Where Else Concentration Appears And What It Actually Risks
The governance token problem is specific to DeFi. Bitcoin’s concentration risk looks different.
As of May 2026, seven mining pools including Foundry USA, AntPool, and F2Pool control approximately 75% of Bitcoin’s total network hashrate. Foundry alone holds roughly 30%. The top two pools combined represent over 48% of hashrate, which puts them uncomfortably close to the 51% threshold required to reorganize the blockchain.
The April 2024 halving, which cut block rewards by 50%, accelerated this. Smaller miners operating at thin margins can’t compete, so they join large pools to smooth income which concentrates block construction decisions with pool operators. Currently, an estimated 20% of Bitcoin miners operate at a loss.
In May 2026, the seven largest pools jointly committed to adopting the Stratum V2 protocol, which shifts block template construction authority from pool operators to individual miners. This is a meaningful governance improvement. But it does not change who controls the hashrate. The same seven entities still represent three-quarters of Bitcoin’s computing power.
For your deal work, the practical risk here is transaction censorship. A sufficiently concentrated pool coalition could theoretically exclude specific addresses or transactions from blocks. This is unlikely given economic incentives, but it is not zero and for any deal involving sanctions-adjacent counterparties or crypto assets under regulatory scrutiny, it’s a risk that belongs in the threat model.
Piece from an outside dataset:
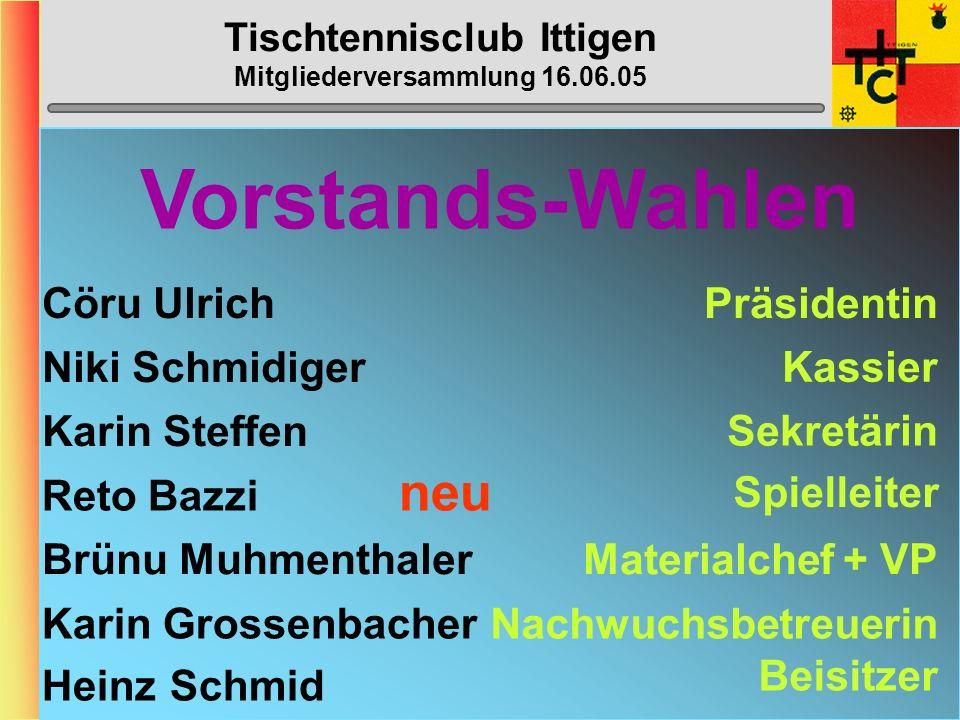 Tischtennisclub Ittigen Mitgliederversammlung 16.06.05 STTV-Cup 1. Vorrunde: Thun 1 – Ittigen 113:2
Putting Numbers in Context
One more number that needs correcting before we go further.
The raw address data shows 2% of Bitcoin addresses controlling 95% of supply. We’ve already established that’s the wrong metric. The entity-adjusted figure — 2% of network entities controlling 71.5% of supply — is the right starting point for due diligence work. But even that number has a further adjustment: when you strip out exchange custody and institutional holdings representing millions of individual users, beneficial ownership concentration falls to an estimated 55-60% controlled by the top 2%.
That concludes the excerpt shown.